All the hardware design is available Here.
The software developed is divided in three parts. The first one is the robot firmware, that allows drive the motors, read the sensor, and implement controllers. Second one is the "central controller board" firmware and drivers. Finally the user interface to send start/stop commands to the robots and processing overhead camera images.
The Robot Sketch is a basic template write in C code that shown the basic functionalities of the robot. It also provides all ( Here ) the libraries to drive the complete set of the robot peripherals, read the entire sensors set, and also apply controllers to perform different tasks. Read the documentation inside the code. For work over this sketch you are going to need the avr studio IDE.

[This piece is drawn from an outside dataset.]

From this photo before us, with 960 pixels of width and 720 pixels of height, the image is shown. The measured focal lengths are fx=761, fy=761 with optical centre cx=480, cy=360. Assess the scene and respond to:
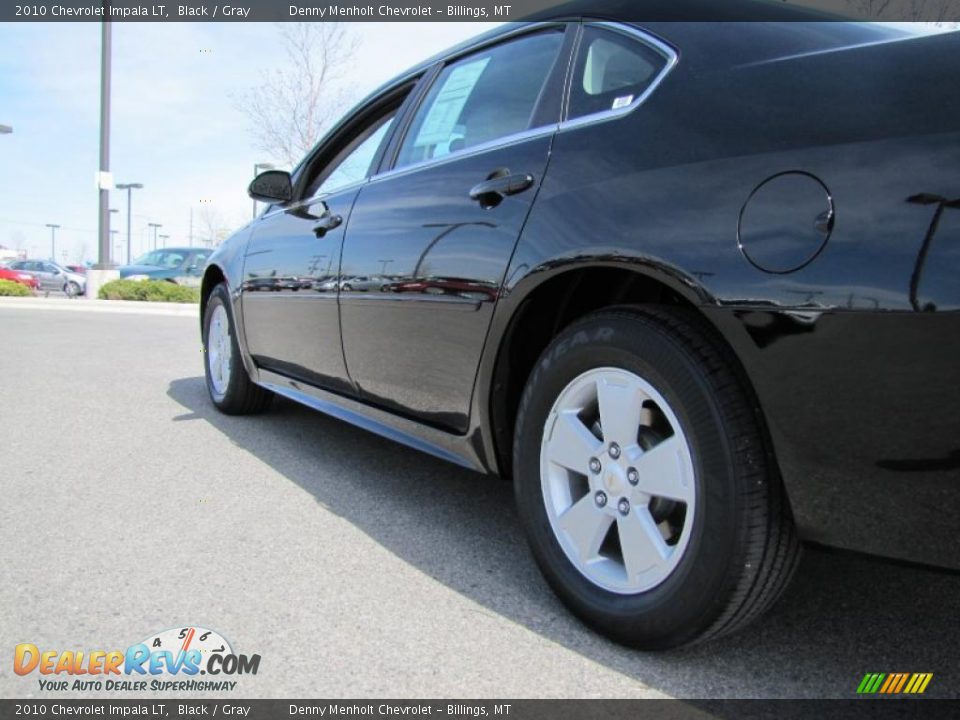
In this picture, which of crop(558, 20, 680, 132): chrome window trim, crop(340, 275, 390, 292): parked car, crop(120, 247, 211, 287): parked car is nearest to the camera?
crop(558, 20, 680, 132): chrome window trim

Central ControllerAVRISP programmer
As it was explained in the previous sections the central controller board can be used as a programmer using AVRISP-mkII. In the Programmer folder you could find AVRISP.hex and the Flip Installer - 18.104.22.168.exe. Enter in the Flip-mode and the load the AVRISP.hex file. Then you could use the programmer as AVR-ISPmkII programmer.Central Controller Firmware
In the folder "programmer", the ATMEL-STUDIO project "USB NRF24L01" is the firmware to communicate the Java user interface over USB protocol, with the robots, wirelessly via NRF24L01 module.User Control
In the folder CentralControllerSW you could find the open CV installer and the JAVA-USB utility. Also the Java project "Central Controller" to communicate the user with the robots and camera via Java program interface. You could use Eclipse-IDE to modify and launch this code.